For as long as I can remember, I have had sleep issues. I remember feigning sleep in elementary school so my mom wouldn’t fuss about me being awake. I wouldn’t fall asleep until about 12-2am in the morning only to turn around and wake up at 7 am for school. This pattern continued throughout my life only to get worse and later over time. By the time, I was 33 years old, I was only sleeping about 5-6 hours a night (going to bed at 3 am and waking at 8 am), and quite often going several days on less than 3 hours of sleep. After being diagnosed with Attention Deficit Hyperactivity Disorder, and a returning of my bipolar disorder symptoms, it was recommended by a Neuropsychologist that I see the local sleep therapist.
Let me provide a refresher on my level of understanding in Psychology. I have an undergraduate degree in Psychology, and I am about a semester short of having a Master’s in Psychology. Sleep therapy is not a thing I have ever heard off. For some time, I resisted because I was fine. I was sleeping okay, and at least I wasn’t waking up at night like the rest of the family. Also, I wasn’t sleepy or sleep-deprived to my knowledge. After a horrible night sleep, and an older friend of mine fussed at me for turning down the opportunity, I decided what’s the worst that could happen.

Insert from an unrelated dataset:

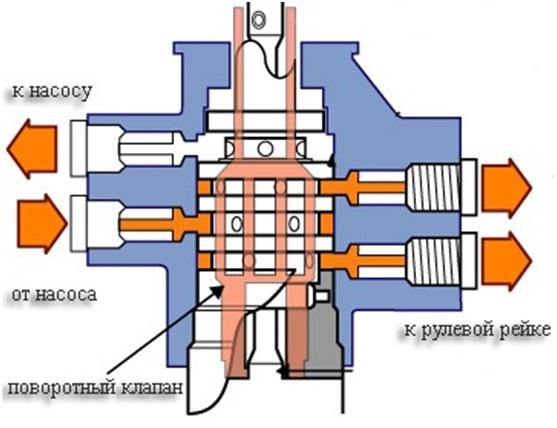 Схема действия поворотного клапана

Meeting with the Therapist
Naturally, I was late for my first appointment, but she still chooses to see me. She asked me some questions about the ability to sleep, fall asleep, stay asleep, waking up, medication, coffee, etc. After numerous questions, she suspected that I am suffering from a Circadian Sleep Rhythm versus being insomniac. Although she did say, it was possible that I some insomnia was occasionally getting in the way. She gave me two weeks worth of sleep diaries, a bedtime of 1 am, and a bedtime routine to follow. My new rhythm is as follows:
- Be in bed and ready to sleep by 1 am
- At 1230, turn off the lights and all electronics.
- Wash my face and brush my teeth
- Read for 30 mins until bedtime
- Get into the bed and go to sleep.
- Only get out of the bed in the case that I haven’t slept in about 15mins.
- If this happens to be the case, get out of the bed and read for another 20 mins then start the process over again
- Wake up at 7 am daily.
- If I wake up before 7 am, go back to sleep, and don’t get up until 7 am.
- No caffeine. No exercising after 10 pm. No eating large meals after 9 pm.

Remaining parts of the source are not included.